Chlorella algae is a single cell form of algae that typically grows in fresh water and is primarily cultivated for commercial use in Taiwan and Japan. It has a high concentration of a variety of vitamins, minerals, proteins, fats and carbohydrates. It is therefore believed by several people to have numerous health benefits ranging from helping digestive issues to curing cancer. As of 2011, however, there is no scientific research that verifies these claims for human use.
The main feature of chlorella algae is the many properties it contains. Chlorella contains a high concentration of antioxidants, such as carotenoids and vitamin C. It also has vitamin B complexes, iron, vitamin K, carbohydrates, fats and proteins.
Many people claim that chlorella algae have a number of health benefits. It is said to help bowel movements as well as increase the number of good bacteria in the digestive system. Chlorella algae may also boost immunity, detoxify the body, lower cholesterol and blood pressure, fight both bacterial and viral infections, and clear ulcers. Most notably, it is believed to cure and prevent certain cancers and is frequently used to combat several radiation side effects in cancer patients.
Several people also note that chlorella algae increases the amount of Albumin in the blood. As such, chlorella algae are also attributed to aiding in fighting as well as preventing several other conditions and illnesses. These may include the prevention of other bodily infections, anemia, AIDS, hepatitis, diabetes and arthritis.
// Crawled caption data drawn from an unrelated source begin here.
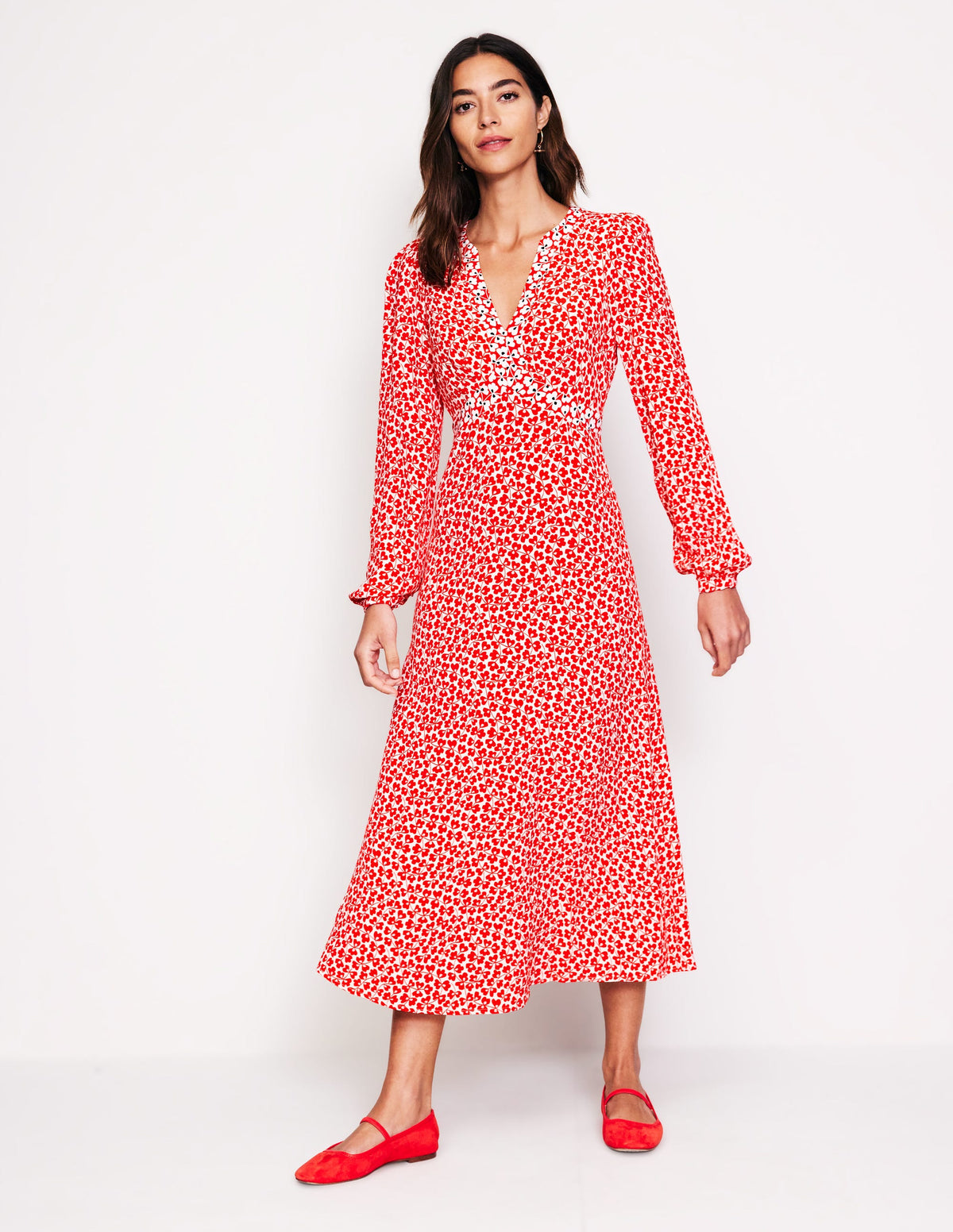 Imelda Midikleid mit Bordürendruck-Rot, Kleewirbel-4
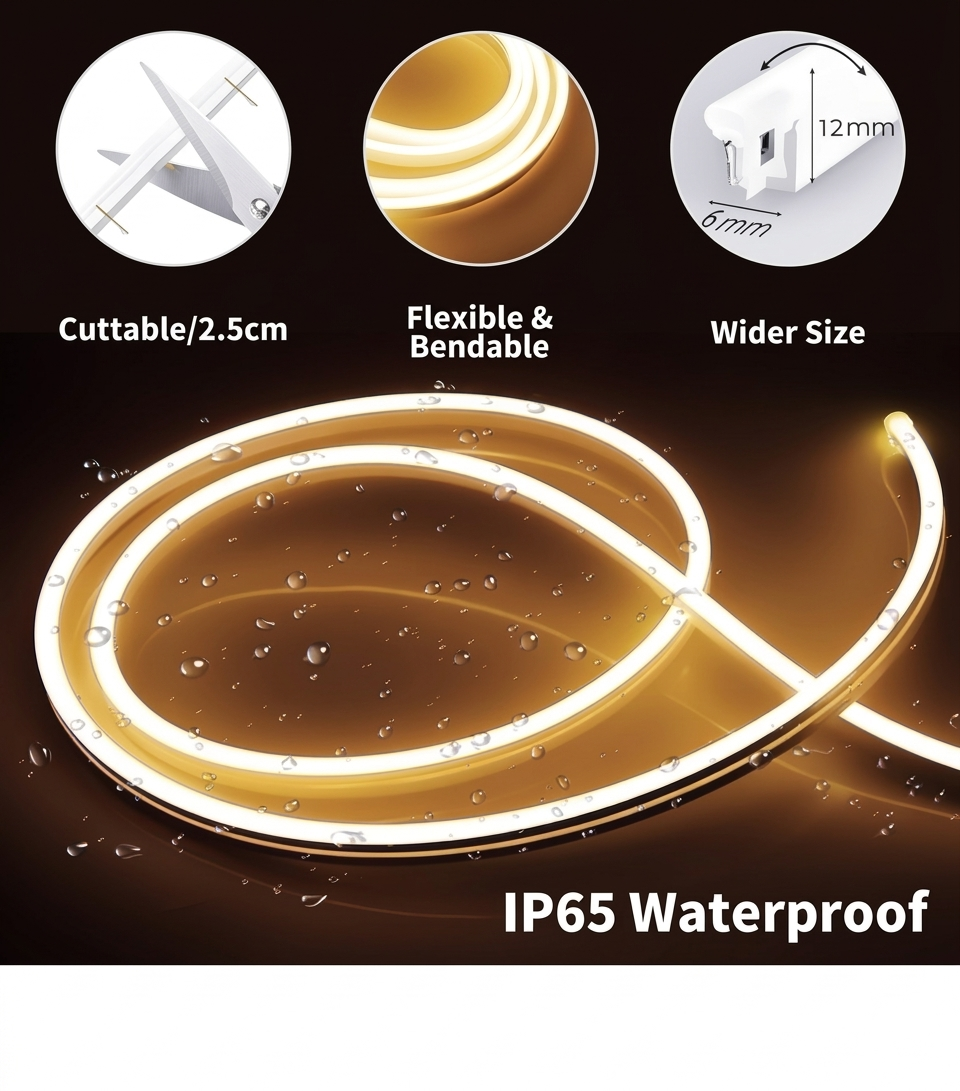 5M Flexible Silicone Neon LED Strip Light, Cuttable Warm White Glow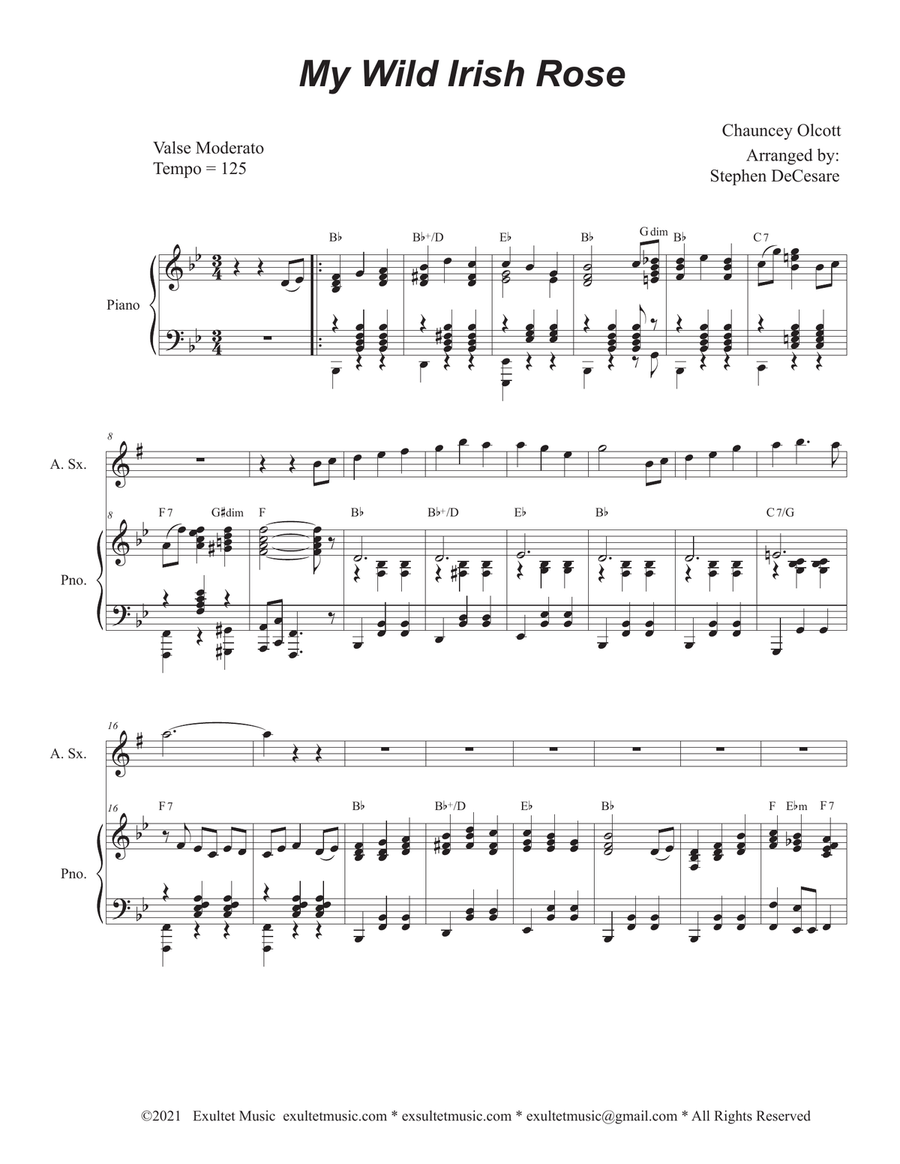 My Wild Irish Rose (Alto Saxophone and Piano) Alto Saxophone scores gallery preview page 1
The algae may be taken as a pill, a liquid or in powdered form. There is no set dosage, but in most cases, it depends on the individual’s age, weight, metabolism and the intended use of the chlorella algae. Dosage may be anywhere between 2 and 15 grams. Side effects may include flatulence, nausea, stomach cramping and discolored bowel movements. Typically, these side effects disappear over time. As of 2011, the algae has not been tested for a toxicity level in humans.
Although there are several who promote the supposed benefits of chlorella, as of 2011 none of them have been verified to be true with human patients. A few studies have been performed in animal studies and have shown to be effective, but what testing that has been performed on humans showed no difference. The United States Food and Drug Administration has officially requested retailers who sell chlorella algae to remove any claims made on its benefits until conclusive research has been performed.